Page extract: Begin
The Flashes also welcome ten newcomers to campus, eight freshmen and two transfers. Kiyomi McCausland (Geroge Mason University), Morgan Flippin (Stetson University), Ciara Santiago, Isabelle Leofanti, Mia Cleroux, Gauri Rawat Maya Justice, Mira Horner, Alexa Muth, and Jolie Mondoux will all look to make an immediate impact on the field.
7. Miami RedHawks
Preview coming soon.
8. Northern Illinois Huskies
NIU is coming off a 9-5-5 record in 2024 as the Huskies posted their most victories since the 2010 season. NIU scored 29 goals a season ago, its highest number since 1998. Tyra King (Menifee, Calif./Metea Valley) tallied eight goals last year and earned Second Team All-MAC and Second Team All-Region recognition. Earlier this week, King was named to the NCAA Division I Forwards to Watch List by the United Soccer Coaches.
In total, NIU returns 21 goals from a season ago, with Kelsi McLaughlin (Greenfield, Ind./Greenfield Central) adding four to King's eight in her first season at NIU after joining the Huskies from Illinois State.
Page extract: End
Dataset extract: Begin
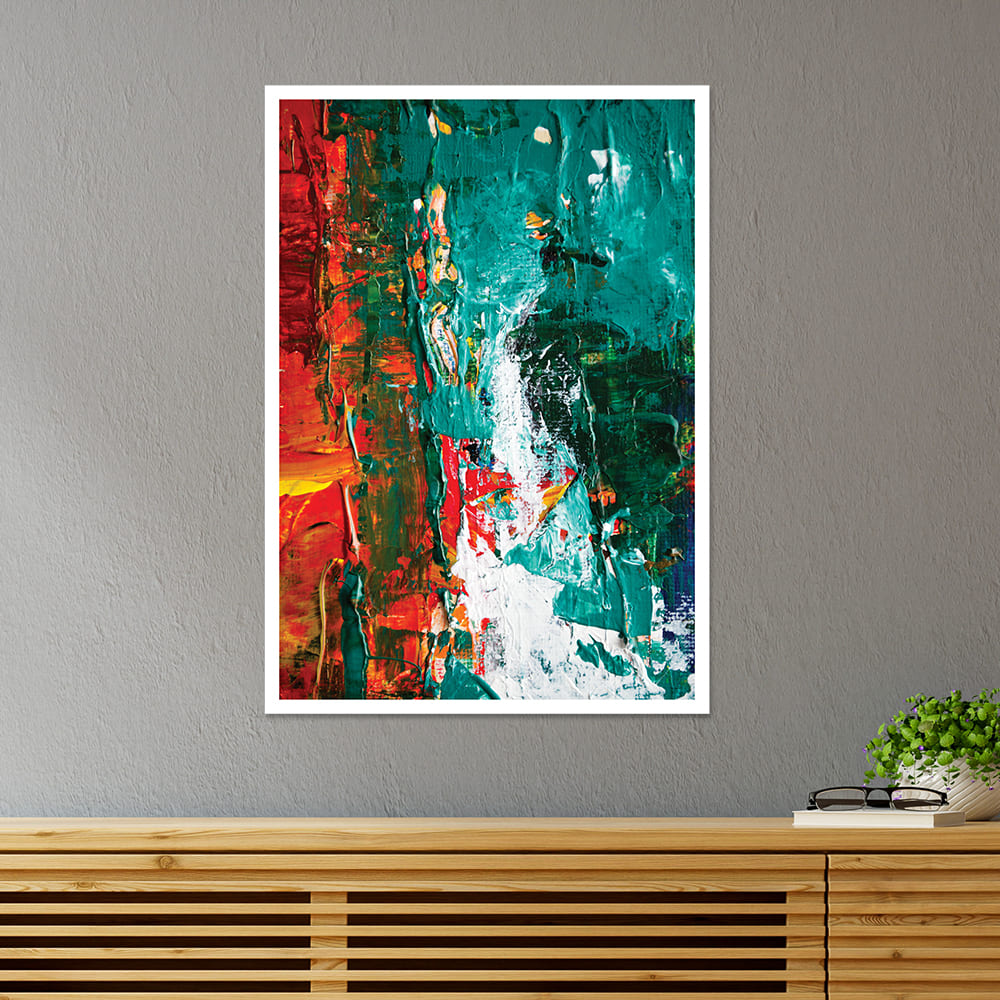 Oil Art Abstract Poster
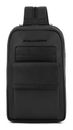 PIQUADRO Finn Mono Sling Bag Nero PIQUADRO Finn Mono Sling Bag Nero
Dataset extract: End
» Parts of the exercise
**A.** Reproduce the soccer preview word for word, everything from "The Flashes also" down to "United Soccer Coaches.".
**B.** Continue the soccer preview from its last sentence onward.

» Your written answers
**A.**
The Flashes also welcome ten newcomers to campus, eight freshmen and two transfers. Kiyomi McCausland (Geroge Mason University), Morgan Flippin (Stetson University), Ciara Santiago, Isabelle Leofanti, Mia Cleroux, Gauri Rawat Maya Justice, Mira Horner, Alexa Muth, and Jolie Mondoux will all look to make an immediate impact on the field.
7. Miami RedHawks
Preview coming soon.
8. Northern Illinois Huskies
NIU is coming off a 9-5-5 record in 2024 as the Huskies posted their most victories since the 2010 season. NIU scored 29 goals a season ago, its highest number since 1998. Tyra King (Menifee, Calif./Metea Valley) tallied eight goals last year and earned Second Team All-MAC and Second Team All-Region recognition. Earlier this week, King was named to the NCAA Division I Forwards to Watch List by the United Soccer Coaches.

**B.**
The Huskies were picked eighth in the Mid-American Conference preseason poll, which was announced on Tuesday (Aug. 12). Western Michigan was selected as the preseason favorite in the conference.
9. Eastern Michigan Eagles
With the match against Cincinnati, Aug. 14, Eastern starts the season at home for the seventh-straight season, a streak that is tied for fourth in the nation.
With the match against the Big 12's Cincinnati, Aug. 14, the Eagles host a Power Four opponent for the first time since battling Syracuse University, Sept. 1, 2022.
EMU enters the season opener on a two-match winning streak while producing three-straight clean sheets, both among the nation's best.
The Eagles return 14/36 players (39%) but bring back 12/15 (80%) of its goals scored (losing just the three scored by Maddie O'Farrell) as well as 71% of its minutes played.
Eastern looks to keep a few trends from the 2024 season, which included a 4-0 start for the first time since 1999 and a 5-0-3 home record, the second undefeated home slate with the other being 1999, EMU's last appearance in the NCAA Tournament.
Head Coach Taylor Clarke is in his second season at the helm of the Eagles. Joining Clarke on staff are Associate Head Coach Matt Hinds (second season), Assistant Coach Meg Nemnich (first season), and Goalkeeping Coach Zach Shuk (second season).
Eastern Michigan is tied for sixth nationally in longest active winning steak and fourth nationally in longest active clean streak.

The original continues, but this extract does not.